Девятый круг. Одиссея диссидента в психиатрическом ГУЛАГе (Давыдов) - страница 7

Глава II. ПОДПОЛЬЕ

Тот, кто родился в России, знает, что такое подполье. Подполье описывали классики — Достоевский, Чехов, Тургенев, — о подполье нам рассказывали на уроках истории. Это было мрачное подполье вооруженных революционеров — там делались бомбы, шла охота на царя и министров и свои жизни отдавались так же легко, как забирались чужие.

В нашем подполье 1970-х ничего этого не было. Были широкие бобины магнитофонных лент с текстами политических статей, запрещенными песнями и стихами. Были тонкие папиросные листочки антисоветских книг и журналов, которые мы перепечатывали на пишущих машинках или же копировали фотоспособом, — готовая, такая книга выходила увесистым кирпичиком фотобумаги. Фотоспособом печатались и листовки, подверстанные под советскую праздничную дату, которые затем темными вечерами разносились по почтовым ящикам домов и подъездов. Серьезные разговоры, во время которых планировались акции, из опасения прослушек в стенах записывались, как пьесы, в блокнотах. После разговора эти блокноты сжигались, и они горели, наполняя квартиру едким дымом.

Мы не хотели никого убивать и не хотели умирать сами. Нам всем было от семнадцати до двадцати пяти, мы любили рок-н-ролл и читали Ричарда Баха, танцевали и пили вино. Однако этих скромных и дозволенных удовольствий нам было недостаточно. Мы хотели большего: путешествовать по миру, жить там, где хочется, а не там, где предписывала крепостная прописка, слушать музыку с настоящих пластинок, а не с плохого качества пленок, читать то, что интересно, а не партийную пропаганду. Мы хотели свободы — наверное, этим и отличались от остального населения СССР — страны, которой больше не существует на картах.

* * *

Арест был внезапен, но ожидаем. Этот прыжок с обрыва стал как бы завершением дороги, по которой я уже несколько лет к тому времени с маниакальным упорством шел, — хотя вряд ли мог и ответить на вопрос «Почему?»

Впрочем, кто и почему не любил советскую власть — вопрос риторический. Эта власть сама делала так, что ее не любил никто. Даже если родился в благоприятном месте и в благополучной семье.

Я вырос в Самаре и, хоть давно там не живу, все равно считаю этот город своим. Навещая его, обязательно переправляюсь чуть выше по течению на другую сторону Волги. После полудня оттуда открывается немного сюрреалистический вид на белые здания города, как будто парящего над водой — как рисовали небесный Иерусалим на средневековых гравюрах.

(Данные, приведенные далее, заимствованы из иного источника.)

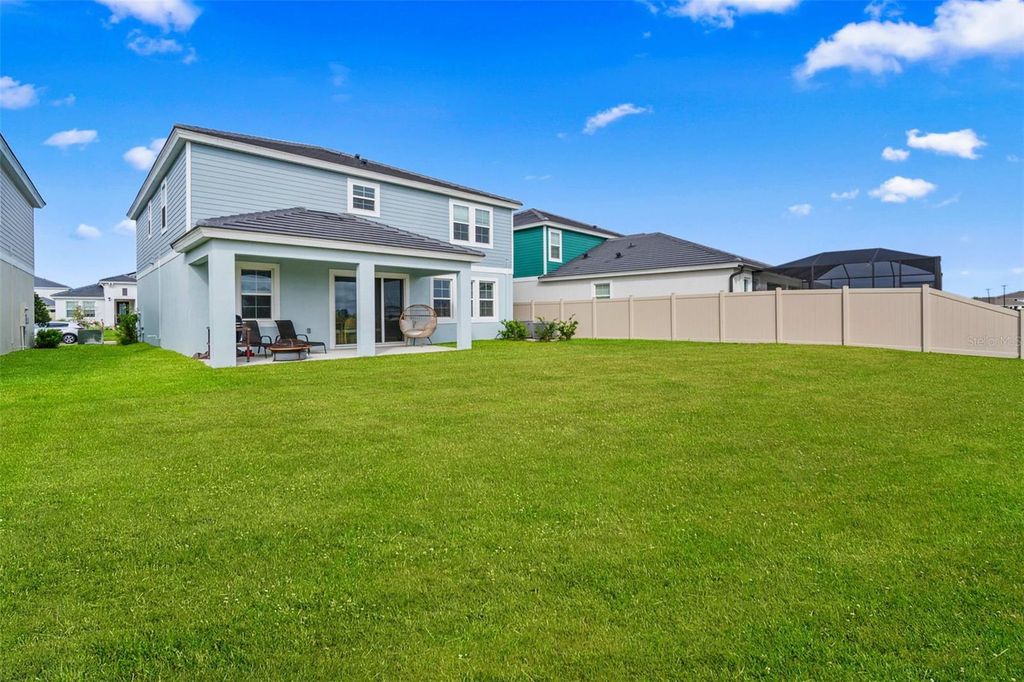 Image 5 of property listing at 10308 FIELDSTONE MYRTLE WAY, San Antonio, FL 33576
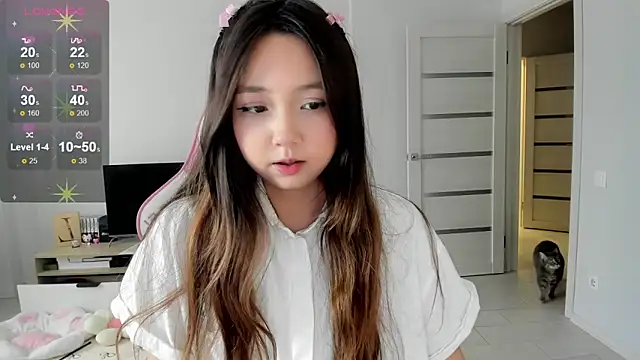 Snapshot of Fluffy_Rose chatting on 7, 5, 2026 Fluffy Rose online show from 7, 5, 2026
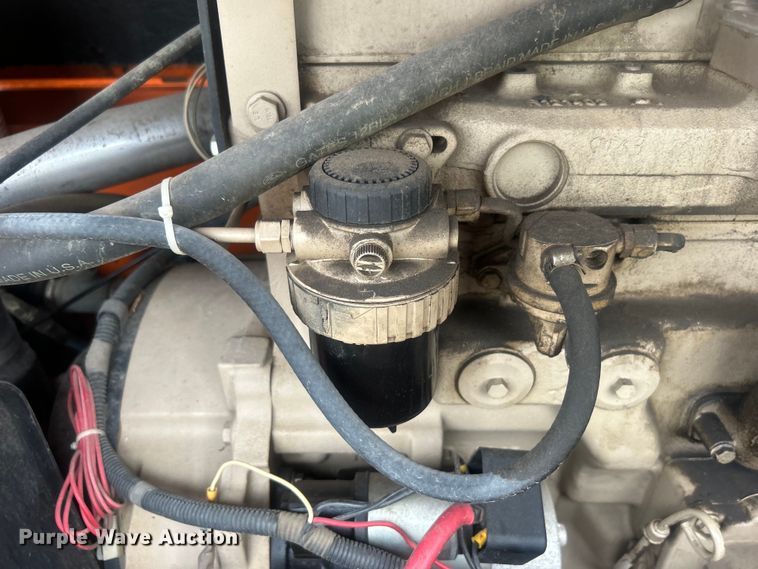 image for item DO6682 1999 Sullivan Industries DO185Q6JDB air compressor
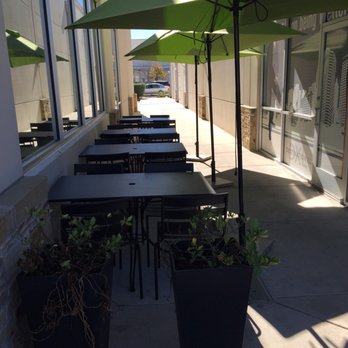 Salata - Outside seating - Salad Near Me - San Antonio, Texas
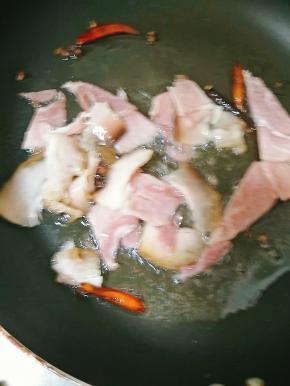 放入腊肉煸炒出油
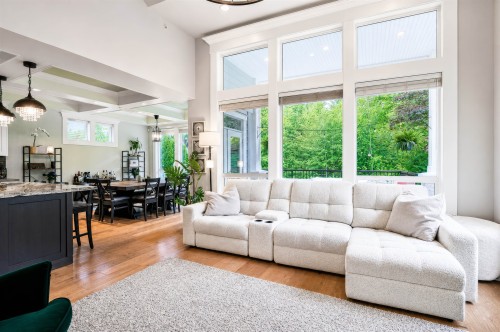 11448 232 Street, Maple Ridge, BC - Indoor Photo Showing Living Room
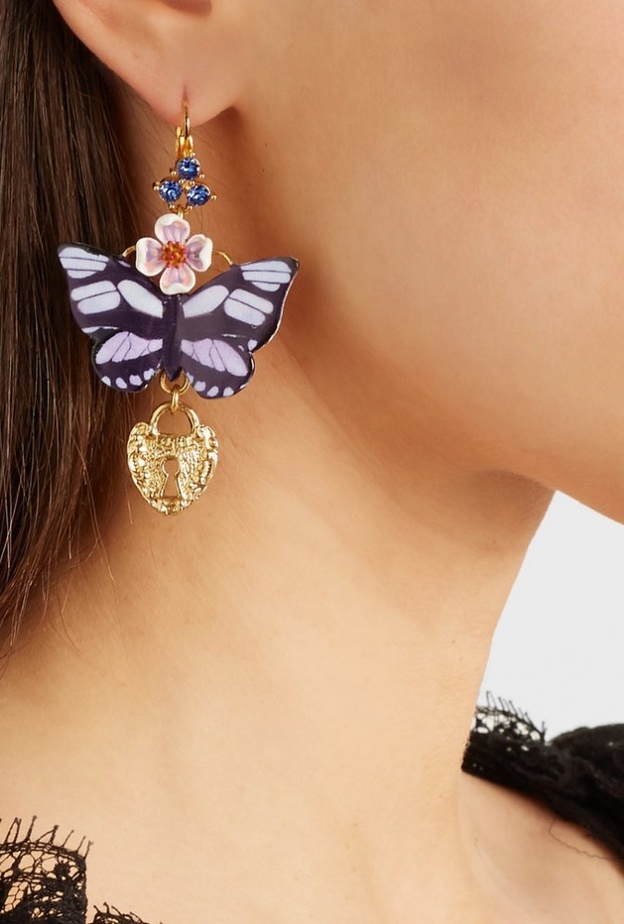 Mercedes Salazar أقراط بتصميم شبابي من 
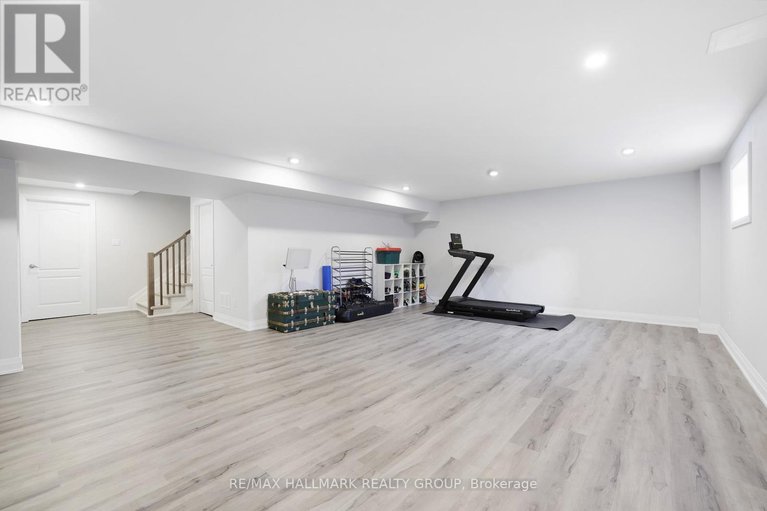 29579175/278-meynell-road/goulbourn-twp-from-franktown-rdsouth-to-rideau/ottawa/ontario/K0A2Z0_29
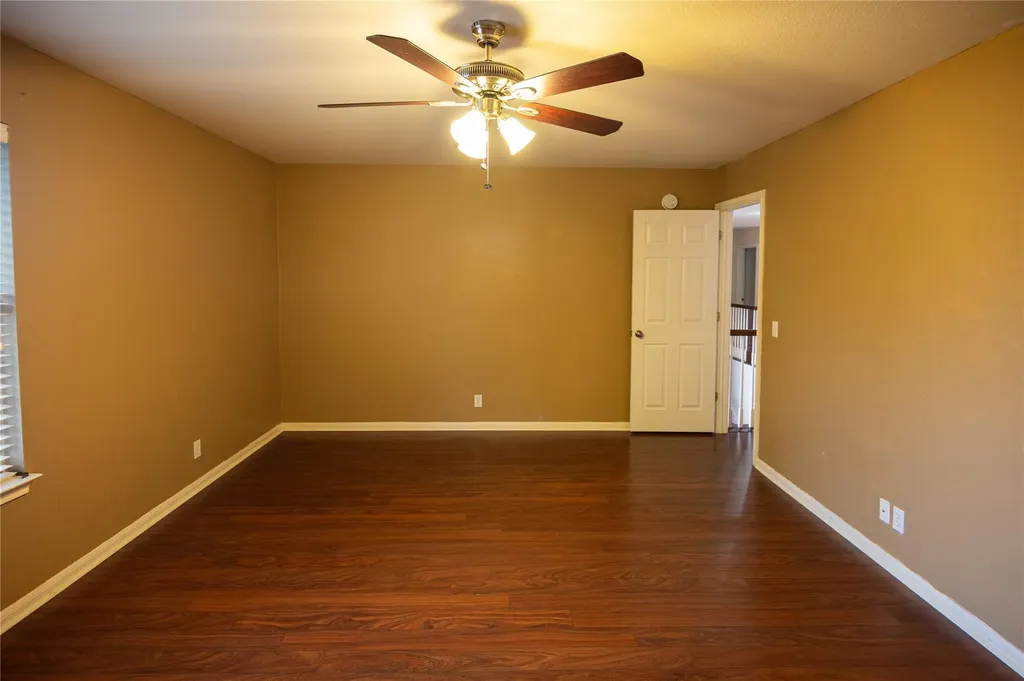 1105 Clemson Cove Pflugerville TX 78660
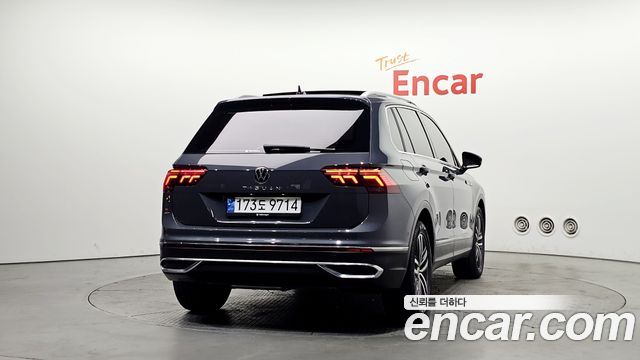 Volkswagen Tiguan 2024 — photo 4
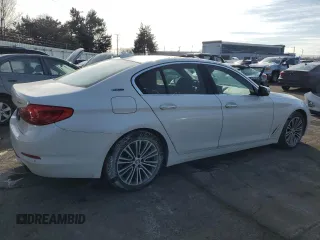 2018 BMW 5 Series 530e xDrive with VIN WBAJB1C51JB084280, listed as a Copart auction lot 45713625 with 106,846 mi miles and Clean Title. Bid and sale history available at carsss.com. Image 3.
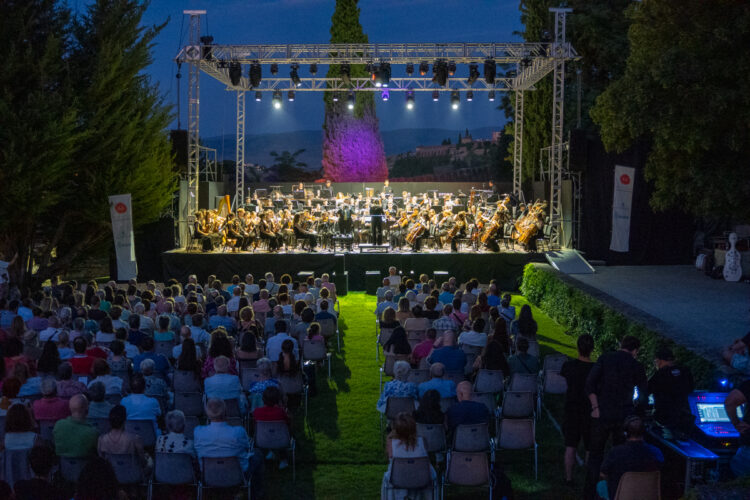 Concierto de la OSCYL Joven MUSEG - Héctor Criado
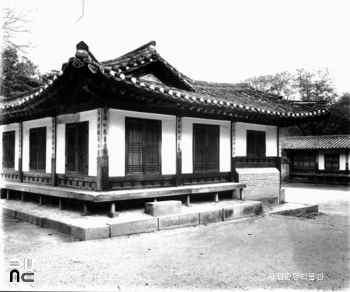 창덕궁 후원 연경당 배면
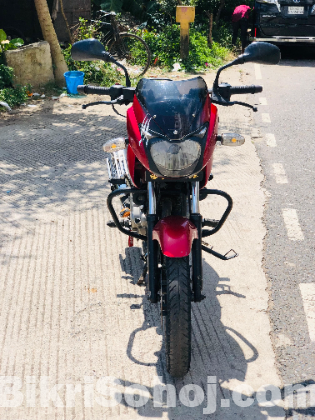 Bajaj Pulsar 150 (2012)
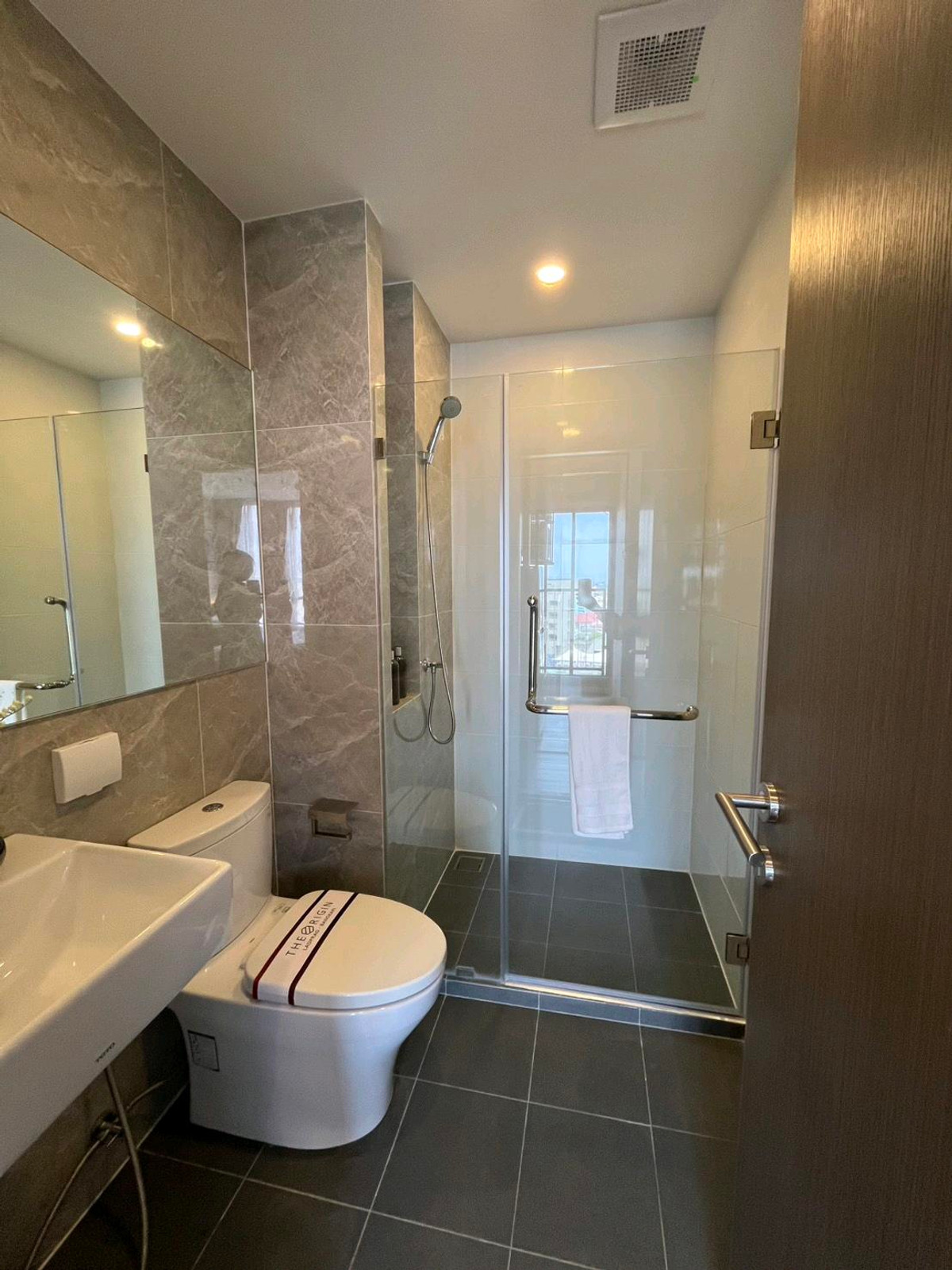 ขายคอนโดลาดพร้าว101 แฮปปี้แลนด์ : ได้ทุกอย่างในห้องนี้!  ตรงข้ามเดอะมอลล์บางกะปิ (มีห้องเดียว)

До революции Самара была большим купеческим городом, известным своей черной икрой и маркой местного пива, готовившегося, впрочем, австрийскими пивоварами по австрийским же рецептам и потому именовавшегося тогда «венским». Вода для него завозилась с Жигулевских гор, в советское время «Жигулевское» варили уже без всяких сложностей, тем не менее для жителей оно продолжало оставаться предметом патриотической гордости.